A convenient way to write the multivariate return is

$$ Z^\pi(s,a) = \sum_{t=0}^{\infty} \left( \prod_{k=1}^{t} \Gamma(S_k,A_k) \right) R_t, \qquad R_t \in \mathbb R^d. $$

Here $\Gamma(s,a)$ may be as simple as $\gamma I_d$, but it may also be a matrix. The corresponding distributional Bellman update is

$$ (\mathcal T^\pi Z)(s,a) \stackrel{D}{=} R(s,a) + \Gamma(s,a) Z(S',A'). $$

The goal is not merely to predict each component independently. The goal is to model the joint return law: correlations, shape, and higher-order structure included.

What makes the multivariate case awkward?

Why not just take scalar distributional RL and add dimensions? Because many of the convenient scalar tricks are secretly one-dimensional.

Categorical grids are manageable in one dimension, but grow combinatorially in $d$. Quantile parameterizations are powerful in scalar distributional RL, but there is no equally simple multivariate ordering. Wasserstein distances are conceptually natural, and in one dimension they are efficient because they reduce to sorting samples. In higher dimensions, exact empirical optimal transport can become much more expensive.

A useful contrast is:

Problem Typical empirical cost
1D Wasserstein by sorting $\mathcal O(n \log n)$
exact multivariate OT often around $\mathcal O(n^3 \log n)$

That is a pretty brutal jump. The paper’s motivation is not “Wasserstein is bad.” Quite the opposite: Wasserstein gives a very clean contraction story in some settings. The problem is that exact multivariate Wasserstein is often too expensive and statistically unfriendly for the kind of particle-based TD update we want to run.

Slicing in one picture: two multivariate sample clouds can look very different along one direction and almost identical along another. The sliced objective averages this kind of one-dimensional comparison over directions.
Slicing in one picture: two multivariate sample clouds can look very different along one direction and almost identical along another. The sliced objective averages this kind of one-dimensional comparison over directions.

The slicing trick

The core trick is to avoid comparing high-dimensional distributions directly. Instead, look at them from many one-dimensional directions.

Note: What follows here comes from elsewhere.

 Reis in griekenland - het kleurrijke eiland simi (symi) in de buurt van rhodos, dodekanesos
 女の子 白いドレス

Take a direction on the unit sphere,

$$ \theta \in \mathbb S^{d-1}, $$

and project a vector $x \in \mathbb R^d$ by

$$ P_\theta(x) = \langle \theta, x \rangle. $$

If $\mu$ and $\nu$ are two laws on $\mathbb R^d$, then $(P_\theta)_\#\mu$ and $(P_\theta)_\#\nu$ are now one-dimensional laws. We can compare those with any one-dimensional divergence $\Delta$.

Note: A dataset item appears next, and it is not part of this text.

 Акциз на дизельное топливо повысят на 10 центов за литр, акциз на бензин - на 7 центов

Uniform slicing averages these one-dimensional comparisons over directions:

$$ \mathbf S\Delta_p^p(\mu,\nu) = \int_{\mathbb S^{d-1}} \Delta^p\!\left((P_\theta)_\#\mu, (P_\theta)_\#\nu\right) \, d\sigma(\theta). $$

In practice, we approximate the integral with random directions:

$$ \widehat{\mathbf S\Delta}_p^p(\mu,\nu) = \frac{1}{L}\sum_{\ell=1}^{L} \Delta^p\!\left((P_{\theta_\ell})_\#\mu, (P_{\theta_\ell})_\#\nu\right), \qquad \theta_\ell \sim \mathrm{Unif}(\mathbb S^{d-1}). $$

This is the main practical move: lift tractable one-dimensional divergences to multivariate return distributions via projections.

Which one-dimensional divergence should we slice?

Once everything is projected to one dimension, we can reuse familiar base divergences. The paper focuses mostly on three families.

Wasserstein. This is the natural baseline. In one dimension, $\mathbf W_p$ can be estimated by sorting projected samples, so the sliced estimator is cheap per direction. But Wasserstein has an important issue for one-sample TD: its sample gradients can be biased relative to the population objective.

Cramér. In one dimension, the Cramér distance is an $L_2$ distance between CDFs:

$$ \mathbf C_2(\mu,\nu) = \ell_2^2(\mu,\nu) = \int_{\mathbb R} |F_\mu(u)-F_\nu(u)|^2\,du. $$

The sliced Cramér objective is therefore

$$ \mathbf{SC}_2^2(\mu,\nu) = \int_{\mathbb S^{d-1}} \ell_2^2\!\left((P_\theta)_\#\mu,(P_\theta)_\#\nu\right)\,d\sigma(\theta). $$

This ends up being the safest practical default in the paper: efficient, projection-based, and compatible with the usual one-sample TD setting.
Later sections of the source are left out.